### [WHAT NEEDS TO BE DONE]
The records should be written out in full, with nothing altered.

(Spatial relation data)
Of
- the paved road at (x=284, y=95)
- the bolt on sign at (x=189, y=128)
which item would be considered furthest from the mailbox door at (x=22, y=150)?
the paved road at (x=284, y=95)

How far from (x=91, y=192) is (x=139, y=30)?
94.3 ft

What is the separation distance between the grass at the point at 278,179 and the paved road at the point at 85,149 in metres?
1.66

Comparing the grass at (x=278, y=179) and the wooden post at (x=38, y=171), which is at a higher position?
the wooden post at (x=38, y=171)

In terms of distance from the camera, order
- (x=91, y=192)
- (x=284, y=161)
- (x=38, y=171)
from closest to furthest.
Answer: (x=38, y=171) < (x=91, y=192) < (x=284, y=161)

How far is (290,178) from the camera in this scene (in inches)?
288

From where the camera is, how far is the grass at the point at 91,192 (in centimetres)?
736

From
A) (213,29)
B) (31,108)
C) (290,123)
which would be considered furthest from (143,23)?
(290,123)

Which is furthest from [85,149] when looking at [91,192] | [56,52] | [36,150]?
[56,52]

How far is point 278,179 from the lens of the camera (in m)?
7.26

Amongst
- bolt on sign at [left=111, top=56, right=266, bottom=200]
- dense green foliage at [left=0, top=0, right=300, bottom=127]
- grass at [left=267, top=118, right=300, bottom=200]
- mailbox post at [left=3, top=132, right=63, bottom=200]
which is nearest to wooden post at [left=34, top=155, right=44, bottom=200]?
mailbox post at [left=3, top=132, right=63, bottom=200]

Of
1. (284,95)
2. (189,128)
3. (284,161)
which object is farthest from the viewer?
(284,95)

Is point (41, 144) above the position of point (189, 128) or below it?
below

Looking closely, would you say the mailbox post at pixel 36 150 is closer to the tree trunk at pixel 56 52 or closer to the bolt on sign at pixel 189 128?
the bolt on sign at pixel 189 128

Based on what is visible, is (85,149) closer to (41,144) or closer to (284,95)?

### [SOLUTION]
Of
- the paved road at (x=284, y=95)
- the bolt on sign at (x=189, y=128)
which item would be considered furthest from the mailbox door at (x=22, y=150)?
the paved road at (x=284, y=95)

How far from (x=91, y=192) is (x=139, y=30)?
94.3 ft

What is the separation distance between the grass at the point at 278,179 and the paved road at the point at 85,149 in metres?
1.66

Comparing the grass at (x=278, y=179) and the wooden post at (x=38, y=171), which is at a higher position?
the wooden post at (x=38, y=171)

In terms of distance from the camera, order
- (x=91, y=192)
- (x=284, y=161)
- (x=38, y=171)
from closest to furthest.
Answer: (x=38, y=171) < (x=91, y=192) < (x=284, y=161)

How far is (290,178) from the camera in this scene (in inches)?
288

From where the camera is, how far is the grass at the point at 91,192 (in centimetres)?
736

From
A) (213,29)
B) (31,108)
C) (290,123)
which would be considered furthest from (143,23)?
(290,123)

Which is furthest from [85,149] when looking at [91,192] | [56,52] | [36,150]?
[56,52]

How far is point 278,179 from the lens of the camera (in m)?
7.26

Amongst
- bolt on sign at [left=111, top=56, right=266, bottom=200]
- dense green foliage at [left=0, top=0, right=300, bottom=127]
- grass at [left=267, top=118, right=300, bottom=200]
- mailbox post at [left=3, top=132, right=63, bottom=200]
which is nearest to wooden post at [left=34, top=155, right=44, bottom=200]?
mailbox post at [left=3, top=132, right=63, bottom=200]

Of
1. (284,95)
2. (189,128)
3. (284,161)
which object is farthest from the viewer?
(284,95)

Is point (41, 144) above the position of point (189, 128) or below it?
below

Looking closely, would you say the mailbox post at pixel 36 150 is closer to the tree trunk at pixel 56 52 or closer to the bolt on sign at pixel 189 128?
the bolt on sign at pixel 189 128

Based on what is visible, is (85,149) closer to (41,144) or closer to (284,95)?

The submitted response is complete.